‘God be with you o noble person, I hear that you have the English on you. I do be speaking the language a little myself.’
The above is a sentence, it strikes me, I’m not in the habit of using on random Anglophone passers-by. Yet, social klutz though I am, its Irish-language equivalent is one I’ve tried on a fair few people over the years, most recently on the baffled passenger beside me on an Aer Lingus flight when I noticed a copy of Foinse in his hands. He informed me, as a non-Irish-speaking Glaswegian, that this publication now comes free with the Irish Independent, which shows how out of touch I am. But when I went to the Donegal Gaeltacht I noticed how strangely different the dynamic was. Irish-speakers can be hard to track down in Glencolumbkille, but when I did see some – a group of rowdily fluent teenagers sitting at the bar in Roarty’s, a very red-faced and surly-looking farmer – it dawned on me how odd it would seem if I approached them and struck up a conversation for no better reason than to go through the phatic motions so common when Gaeilgeoirí meet outside the Gaeltacht (‘I notice that would be the Irish you are talking’). You speak Irish then, they would have thought – and? Why should I care?! So I just let them me and continued nursing my pint. I mean, if it was Irish-language conversations I wanted I could just have talked to that guy on the right in the photo above (perhaps he’ll let me post his own (excellent) Irish haiku here too – it’s a companion piece to the one I posted the other day). A defining aspect of Gaeltacht life, I thus feel I’ve understood, is being among people you don’t, rather than do speak to in Irish. A defining condition of the Gaeltacht, in other words, is silence. In Irish.

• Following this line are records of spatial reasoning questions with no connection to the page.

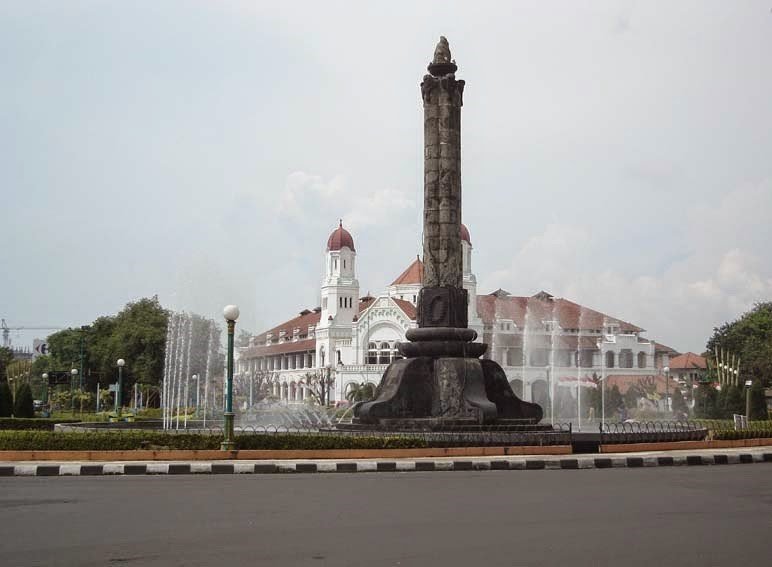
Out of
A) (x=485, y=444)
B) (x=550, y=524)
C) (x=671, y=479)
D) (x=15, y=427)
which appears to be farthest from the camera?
(x=15, y=427)

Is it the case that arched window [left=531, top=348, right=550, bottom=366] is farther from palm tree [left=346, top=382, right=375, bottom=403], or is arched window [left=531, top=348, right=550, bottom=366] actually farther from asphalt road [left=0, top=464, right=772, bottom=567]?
asphalt road [left=0, top=464, right=772, bottom=567]

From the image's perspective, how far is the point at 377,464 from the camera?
1571 cm

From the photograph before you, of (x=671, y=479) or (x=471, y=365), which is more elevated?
(x=471, y=365)

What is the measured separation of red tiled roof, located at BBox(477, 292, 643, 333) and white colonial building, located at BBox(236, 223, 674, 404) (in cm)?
10

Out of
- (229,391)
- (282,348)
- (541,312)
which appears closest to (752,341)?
(541,312)

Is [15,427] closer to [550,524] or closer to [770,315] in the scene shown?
[550,524]

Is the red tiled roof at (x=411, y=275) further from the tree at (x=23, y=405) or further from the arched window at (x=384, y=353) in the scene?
the tree at (x=23, y=405)

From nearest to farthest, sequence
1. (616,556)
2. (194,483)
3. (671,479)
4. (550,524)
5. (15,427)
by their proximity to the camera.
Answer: (616,556) → (550,524) → (194,483) → (671,479) → (15,427)

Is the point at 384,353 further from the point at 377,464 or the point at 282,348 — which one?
the point at 377,464

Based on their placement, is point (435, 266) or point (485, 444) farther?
point (435, 266)

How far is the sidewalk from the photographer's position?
14.6 meters

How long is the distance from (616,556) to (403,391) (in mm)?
13660

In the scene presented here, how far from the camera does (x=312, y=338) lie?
317 feet

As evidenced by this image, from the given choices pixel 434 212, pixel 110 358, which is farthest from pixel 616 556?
pixel 110 358
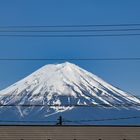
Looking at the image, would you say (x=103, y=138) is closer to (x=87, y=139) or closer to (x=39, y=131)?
(x=87, y=139)

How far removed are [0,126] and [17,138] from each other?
135cm

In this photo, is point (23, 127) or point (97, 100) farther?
point (97, 100)

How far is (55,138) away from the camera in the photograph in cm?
3766

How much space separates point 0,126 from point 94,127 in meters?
5.42

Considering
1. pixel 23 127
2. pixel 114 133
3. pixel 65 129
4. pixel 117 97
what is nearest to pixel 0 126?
pixel 23 127

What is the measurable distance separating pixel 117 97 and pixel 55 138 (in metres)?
160

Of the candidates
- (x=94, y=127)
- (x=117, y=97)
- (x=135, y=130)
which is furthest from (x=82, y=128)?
(x=117, y=97)

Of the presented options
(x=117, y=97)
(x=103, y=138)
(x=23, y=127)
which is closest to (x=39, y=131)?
(x=23, y=127)

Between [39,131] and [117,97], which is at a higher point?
[117,97]

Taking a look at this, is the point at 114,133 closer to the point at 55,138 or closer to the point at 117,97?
the point at 55,138

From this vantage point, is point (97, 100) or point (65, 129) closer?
point (65, 129)

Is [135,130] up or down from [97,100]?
down

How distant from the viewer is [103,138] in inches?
1494

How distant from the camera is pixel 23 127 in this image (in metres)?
38.2
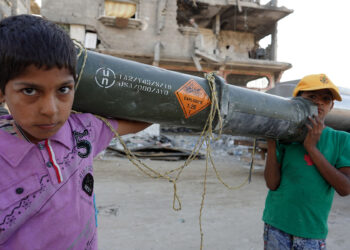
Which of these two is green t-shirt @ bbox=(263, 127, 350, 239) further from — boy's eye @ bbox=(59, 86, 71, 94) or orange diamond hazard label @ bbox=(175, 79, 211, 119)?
boy's eye @ bbox=(59, 86, 71, 94)

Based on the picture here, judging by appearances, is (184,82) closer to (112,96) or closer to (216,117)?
(216,117)

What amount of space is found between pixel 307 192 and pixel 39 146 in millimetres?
1514

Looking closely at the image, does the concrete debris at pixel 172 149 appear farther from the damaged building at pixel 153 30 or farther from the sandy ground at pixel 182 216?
the damaged building at pixel 153 30

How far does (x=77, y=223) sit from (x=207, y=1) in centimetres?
1443

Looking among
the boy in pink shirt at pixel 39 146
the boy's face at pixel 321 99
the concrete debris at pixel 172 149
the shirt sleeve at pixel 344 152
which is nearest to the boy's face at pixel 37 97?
the boy in pink shirt at pixel 39 146

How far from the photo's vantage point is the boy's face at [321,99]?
1577 mm

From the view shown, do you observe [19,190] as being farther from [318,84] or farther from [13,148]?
[318,84]

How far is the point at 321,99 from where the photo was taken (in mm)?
1589

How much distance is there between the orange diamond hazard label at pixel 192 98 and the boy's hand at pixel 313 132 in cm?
69

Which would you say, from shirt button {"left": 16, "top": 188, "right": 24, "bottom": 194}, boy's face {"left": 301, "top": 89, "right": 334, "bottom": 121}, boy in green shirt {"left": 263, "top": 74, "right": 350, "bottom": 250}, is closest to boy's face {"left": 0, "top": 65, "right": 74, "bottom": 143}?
shirt button {"left": 16, "top": 188, "right": 24, "bottom": 194}

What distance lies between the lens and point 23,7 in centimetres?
1043

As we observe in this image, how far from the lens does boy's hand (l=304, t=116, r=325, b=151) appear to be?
1474 mm

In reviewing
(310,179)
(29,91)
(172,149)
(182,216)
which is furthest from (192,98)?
(172,149)

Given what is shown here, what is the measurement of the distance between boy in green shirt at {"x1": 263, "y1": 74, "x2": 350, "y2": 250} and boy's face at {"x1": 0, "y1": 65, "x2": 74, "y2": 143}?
1.36m
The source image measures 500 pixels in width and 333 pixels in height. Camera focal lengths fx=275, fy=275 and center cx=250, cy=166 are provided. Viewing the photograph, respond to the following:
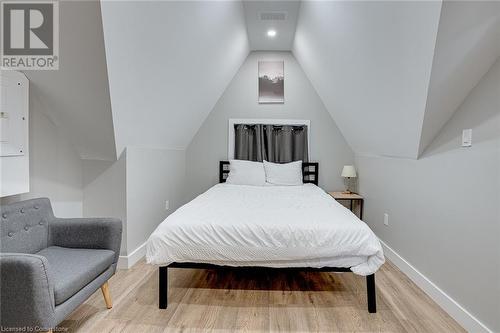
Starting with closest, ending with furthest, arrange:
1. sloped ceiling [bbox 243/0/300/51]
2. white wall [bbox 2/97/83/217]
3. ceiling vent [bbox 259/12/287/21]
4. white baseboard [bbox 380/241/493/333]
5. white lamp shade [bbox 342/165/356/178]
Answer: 1. white baseboard [bbox 380/241/493/333]
2. white wall [bbox 2/97/83/217]
3. sloped ceiling [bbox 243/0/300/51]
4. ceiling vent [bbox 259/12/287/21]
5. white lamp shade [bbox 342/165/356/178]

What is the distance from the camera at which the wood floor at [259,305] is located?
5.86 feet

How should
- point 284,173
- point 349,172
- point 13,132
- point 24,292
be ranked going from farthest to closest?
point 284,173 → point 349,172 → point 13,132 → point 24,292

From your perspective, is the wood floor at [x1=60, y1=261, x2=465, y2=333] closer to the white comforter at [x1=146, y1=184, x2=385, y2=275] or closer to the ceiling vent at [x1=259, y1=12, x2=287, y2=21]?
the white comforter at [x1=146, y1=184, x2=385, y2=275]

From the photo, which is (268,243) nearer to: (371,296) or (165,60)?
(371,296)

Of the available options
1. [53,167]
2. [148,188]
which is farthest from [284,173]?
[53,167]

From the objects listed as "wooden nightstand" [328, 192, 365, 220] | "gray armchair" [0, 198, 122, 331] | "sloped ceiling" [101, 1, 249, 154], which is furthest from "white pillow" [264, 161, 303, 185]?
"gray armchair" [0, 198, 122, 331]

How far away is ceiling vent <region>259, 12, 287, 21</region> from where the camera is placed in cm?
341

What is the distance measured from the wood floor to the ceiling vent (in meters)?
3.01

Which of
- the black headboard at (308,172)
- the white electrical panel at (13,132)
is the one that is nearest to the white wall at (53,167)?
the white electrical panel at (13,132)

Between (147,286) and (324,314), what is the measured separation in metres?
1.44

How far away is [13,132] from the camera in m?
1.91

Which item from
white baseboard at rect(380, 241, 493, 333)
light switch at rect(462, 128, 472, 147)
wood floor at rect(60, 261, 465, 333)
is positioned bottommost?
wood floor at rect(60, 261, 465, 333)

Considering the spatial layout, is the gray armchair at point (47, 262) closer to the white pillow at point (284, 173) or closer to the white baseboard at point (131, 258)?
the white baseboard at point (131, 258)

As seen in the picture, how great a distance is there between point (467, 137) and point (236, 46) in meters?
2.97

And by way of a pedantic ps, I have also been wondering about the feasibility of adding an atheist spin to the Irish for ‘hello’, Dia dhuit, ‘god be with you’. Dia (nil sé ann) dhuit. Any takers? Please feel free to salute me thus the next time you see me sipping a Smitwicks in Roarty’s. Or rather, think about it for a minute before wisely deciding to sit there in silence instead. This is the Gaeltacht for (there is no) God’s sake, where do you think you are – Prague? Hull?!